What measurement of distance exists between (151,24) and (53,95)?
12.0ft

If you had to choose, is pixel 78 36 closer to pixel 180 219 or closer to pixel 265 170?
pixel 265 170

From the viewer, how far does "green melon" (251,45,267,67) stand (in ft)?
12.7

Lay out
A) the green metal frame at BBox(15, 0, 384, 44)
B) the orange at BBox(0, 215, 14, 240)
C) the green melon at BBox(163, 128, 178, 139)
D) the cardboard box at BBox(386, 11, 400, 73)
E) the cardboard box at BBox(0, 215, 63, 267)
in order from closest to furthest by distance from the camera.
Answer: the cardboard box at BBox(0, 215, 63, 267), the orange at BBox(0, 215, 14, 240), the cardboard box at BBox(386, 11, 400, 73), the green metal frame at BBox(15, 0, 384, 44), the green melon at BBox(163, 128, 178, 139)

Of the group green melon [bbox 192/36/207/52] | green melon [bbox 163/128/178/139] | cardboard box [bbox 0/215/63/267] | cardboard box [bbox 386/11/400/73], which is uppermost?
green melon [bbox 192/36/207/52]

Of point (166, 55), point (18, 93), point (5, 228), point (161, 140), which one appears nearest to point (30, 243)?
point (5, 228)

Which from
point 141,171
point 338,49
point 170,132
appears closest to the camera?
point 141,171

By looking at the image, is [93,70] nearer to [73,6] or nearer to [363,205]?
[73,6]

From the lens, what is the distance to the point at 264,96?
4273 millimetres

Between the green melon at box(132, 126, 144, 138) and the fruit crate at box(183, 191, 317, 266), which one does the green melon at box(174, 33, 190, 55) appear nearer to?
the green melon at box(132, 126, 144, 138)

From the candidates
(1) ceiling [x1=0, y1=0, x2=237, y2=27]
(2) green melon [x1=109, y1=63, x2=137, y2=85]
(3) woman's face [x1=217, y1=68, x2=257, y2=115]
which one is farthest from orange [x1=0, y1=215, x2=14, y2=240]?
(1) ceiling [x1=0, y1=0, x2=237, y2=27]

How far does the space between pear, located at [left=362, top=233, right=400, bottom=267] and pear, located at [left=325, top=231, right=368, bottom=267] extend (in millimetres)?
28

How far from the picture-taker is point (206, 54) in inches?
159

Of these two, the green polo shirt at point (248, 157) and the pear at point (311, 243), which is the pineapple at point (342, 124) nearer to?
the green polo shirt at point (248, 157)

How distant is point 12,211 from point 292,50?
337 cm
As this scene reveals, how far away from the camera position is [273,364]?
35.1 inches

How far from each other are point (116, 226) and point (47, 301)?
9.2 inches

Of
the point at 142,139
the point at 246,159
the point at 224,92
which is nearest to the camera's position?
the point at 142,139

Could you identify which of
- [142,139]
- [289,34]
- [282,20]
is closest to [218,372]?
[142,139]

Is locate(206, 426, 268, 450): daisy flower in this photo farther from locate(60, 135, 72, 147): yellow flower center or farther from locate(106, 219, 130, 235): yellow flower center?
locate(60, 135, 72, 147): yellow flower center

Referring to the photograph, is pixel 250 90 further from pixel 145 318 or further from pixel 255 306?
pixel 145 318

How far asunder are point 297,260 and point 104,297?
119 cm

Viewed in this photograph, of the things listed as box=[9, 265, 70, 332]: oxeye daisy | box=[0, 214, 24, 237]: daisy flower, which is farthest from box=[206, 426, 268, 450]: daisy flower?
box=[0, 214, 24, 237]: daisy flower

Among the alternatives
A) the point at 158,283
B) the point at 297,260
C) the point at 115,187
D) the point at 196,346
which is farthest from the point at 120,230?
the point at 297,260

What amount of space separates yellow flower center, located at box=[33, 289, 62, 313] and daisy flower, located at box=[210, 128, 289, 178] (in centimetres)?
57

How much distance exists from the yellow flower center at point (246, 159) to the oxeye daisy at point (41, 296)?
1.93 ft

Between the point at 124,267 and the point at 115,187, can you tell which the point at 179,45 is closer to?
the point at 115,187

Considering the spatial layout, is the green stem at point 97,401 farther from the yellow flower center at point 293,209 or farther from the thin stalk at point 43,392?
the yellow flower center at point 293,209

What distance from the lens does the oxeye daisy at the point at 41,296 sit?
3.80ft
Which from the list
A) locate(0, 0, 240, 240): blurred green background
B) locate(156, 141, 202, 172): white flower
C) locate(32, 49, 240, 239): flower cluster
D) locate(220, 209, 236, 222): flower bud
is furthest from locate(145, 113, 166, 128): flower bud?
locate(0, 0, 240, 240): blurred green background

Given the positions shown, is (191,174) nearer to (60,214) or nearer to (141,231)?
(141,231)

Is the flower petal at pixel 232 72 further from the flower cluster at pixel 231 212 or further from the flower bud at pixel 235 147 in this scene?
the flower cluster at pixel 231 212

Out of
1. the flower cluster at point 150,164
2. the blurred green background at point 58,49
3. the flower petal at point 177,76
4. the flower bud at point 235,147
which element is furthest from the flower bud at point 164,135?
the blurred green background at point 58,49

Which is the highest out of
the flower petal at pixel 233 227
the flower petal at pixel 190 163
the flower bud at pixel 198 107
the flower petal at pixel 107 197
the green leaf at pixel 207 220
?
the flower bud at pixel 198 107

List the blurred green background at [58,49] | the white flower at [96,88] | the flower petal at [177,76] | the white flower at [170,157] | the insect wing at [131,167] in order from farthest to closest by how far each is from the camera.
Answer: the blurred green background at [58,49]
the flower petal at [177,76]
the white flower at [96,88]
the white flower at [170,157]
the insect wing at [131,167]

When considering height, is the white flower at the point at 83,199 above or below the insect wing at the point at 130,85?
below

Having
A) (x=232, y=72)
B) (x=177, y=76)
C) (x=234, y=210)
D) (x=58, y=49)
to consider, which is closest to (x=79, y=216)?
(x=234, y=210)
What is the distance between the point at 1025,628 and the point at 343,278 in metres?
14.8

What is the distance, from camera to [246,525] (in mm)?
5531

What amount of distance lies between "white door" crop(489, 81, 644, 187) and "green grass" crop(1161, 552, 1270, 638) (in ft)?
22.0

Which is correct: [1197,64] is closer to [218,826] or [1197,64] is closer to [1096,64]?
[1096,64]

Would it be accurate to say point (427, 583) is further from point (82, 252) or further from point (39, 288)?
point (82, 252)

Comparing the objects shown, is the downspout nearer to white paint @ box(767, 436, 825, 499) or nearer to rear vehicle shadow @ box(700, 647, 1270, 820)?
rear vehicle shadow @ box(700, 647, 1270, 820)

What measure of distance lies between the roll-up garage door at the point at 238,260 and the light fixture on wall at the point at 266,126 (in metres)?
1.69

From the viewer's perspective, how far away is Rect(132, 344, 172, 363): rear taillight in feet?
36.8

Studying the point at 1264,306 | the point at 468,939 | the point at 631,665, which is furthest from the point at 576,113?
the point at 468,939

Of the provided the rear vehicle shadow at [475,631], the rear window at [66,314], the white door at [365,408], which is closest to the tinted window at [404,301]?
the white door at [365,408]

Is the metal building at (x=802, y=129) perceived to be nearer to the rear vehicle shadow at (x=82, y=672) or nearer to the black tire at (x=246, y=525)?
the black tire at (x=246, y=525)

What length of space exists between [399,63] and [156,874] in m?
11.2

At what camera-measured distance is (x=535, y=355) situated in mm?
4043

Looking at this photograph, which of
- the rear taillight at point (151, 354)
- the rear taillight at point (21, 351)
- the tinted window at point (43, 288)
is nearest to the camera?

* [DIRECTION] Return the lines beginning at the one that contains "What measure of" and continuing through the last line of the data, exactly as they stand and without any others.

* [SOLUTION FOR THIS EXERCISE]
What measure of distance lies between the roll-up garage door at the point at 238,260 and the light fixture on wall at the point at 266,126 (in metres)?
1.69

From the viewer's perspective, how far away is Rect(132, 344, 172, 363): rear taillight in feet?
36.8

Studying the point at 1264,306 | the point at 468,939 | the point at 631,665, which is furthest from the point at 576,113?
the point at 468,939

Of the provided the rear vehicle shadow at [475,631], the rear window at [66,314], the white door at [365,408], which is closest to the tinted window at [404,301]?
the white door at [365,408]

Is the metal building at (x=802, y=129) perceived to be nearer to the rear vehicle shadow at (x=82, y=672) or nearer to the black tire at (x=246, y=525)?
the black tire at (x=246, y=525)

What length of space exists between [399,63] and [156,874] in m?
11.2

At what camera-measured distance is (x=535, y=355) situated in mm?
4043

Looking at this photograph, which of
- the rear taillight at point (151, 354)
- the rear taillight at point (21, 351)
- the tinted window at point (43, 288)
is nearest to the camera?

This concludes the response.